This larger-than-life Thing
A word my Mother would not say
And we couldn't say it either
If Mom was an earshot away
We tiptoed around the medicine bottles
Chemotherapy and radiation treatments
Vomiting, loss of appetite, weight and hair
To say "cancer," we didn't dare
My sister and I - unable
Unable to speak of how cancer was affecting us
Even in private, we couldn't defy her wish, as if ...
If we don't talk about it, "The Thing" would go away
BRCA1 roaming in the strands of our DNA
My Grandmother, Mother and Me
Three of mom's sisters and my grandmother's sisters too
The youngest lost to breast cancer at age thirty-two
"The Thing took another one."
I'd hear them say, followed by a prayer
The power of a word - to transform conversations
To transcend time and space, even to hold it stagnant
"The Thing" that permeates our consciousness and eats our bodies
This word. As if we didn't say it, it wouldn't find us
"The Thing," a boulder on my shoulder held in high esteem
I remember your last days
Gaunt.

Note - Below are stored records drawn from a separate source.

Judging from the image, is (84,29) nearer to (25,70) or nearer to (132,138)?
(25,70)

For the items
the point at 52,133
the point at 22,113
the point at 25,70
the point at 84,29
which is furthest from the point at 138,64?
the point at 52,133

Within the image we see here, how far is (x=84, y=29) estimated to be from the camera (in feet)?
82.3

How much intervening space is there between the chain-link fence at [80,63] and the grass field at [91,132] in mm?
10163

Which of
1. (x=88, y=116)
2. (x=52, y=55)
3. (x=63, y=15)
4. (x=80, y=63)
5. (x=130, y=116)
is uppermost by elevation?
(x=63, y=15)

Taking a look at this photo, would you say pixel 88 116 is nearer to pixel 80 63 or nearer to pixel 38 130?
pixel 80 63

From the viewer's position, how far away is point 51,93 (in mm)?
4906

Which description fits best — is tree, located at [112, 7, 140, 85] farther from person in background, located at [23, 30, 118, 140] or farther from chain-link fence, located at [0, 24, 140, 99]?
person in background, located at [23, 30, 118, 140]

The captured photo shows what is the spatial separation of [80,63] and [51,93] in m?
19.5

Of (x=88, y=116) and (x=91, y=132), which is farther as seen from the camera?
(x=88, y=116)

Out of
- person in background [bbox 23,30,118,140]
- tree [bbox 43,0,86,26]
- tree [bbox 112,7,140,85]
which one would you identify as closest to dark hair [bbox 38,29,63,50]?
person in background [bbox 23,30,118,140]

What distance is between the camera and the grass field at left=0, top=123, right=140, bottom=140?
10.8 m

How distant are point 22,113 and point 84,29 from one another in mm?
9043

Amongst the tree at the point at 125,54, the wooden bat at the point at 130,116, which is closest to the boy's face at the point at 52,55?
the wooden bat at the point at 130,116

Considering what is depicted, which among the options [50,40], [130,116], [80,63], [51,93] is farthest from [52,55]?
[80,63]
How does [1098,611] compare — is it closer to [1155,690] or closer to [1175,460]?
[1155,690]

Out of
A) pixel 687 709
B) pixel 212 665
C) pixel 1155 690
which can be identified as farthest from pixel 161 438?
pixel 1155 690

Listless. Unrecognizable - I cried and cried
This powerful, robust woman who raised me
Bedridden. Reduced to skin, bones and silence
And we still dare not utter the word
I don't want words to have power over me. None. Not any
I want to live label-free
- You, word, cannot shape me or tell me who I should be
If cancer claims me, please hold in your memory, when I was cancer-free
Cancer My Mom and Me
It feels like a betrayal to talk about cancer, to say the word. Isn’t that ridiculous? I make fun of many things, but this isn’t one of them. When I can joke about it, then I will know its influence is over.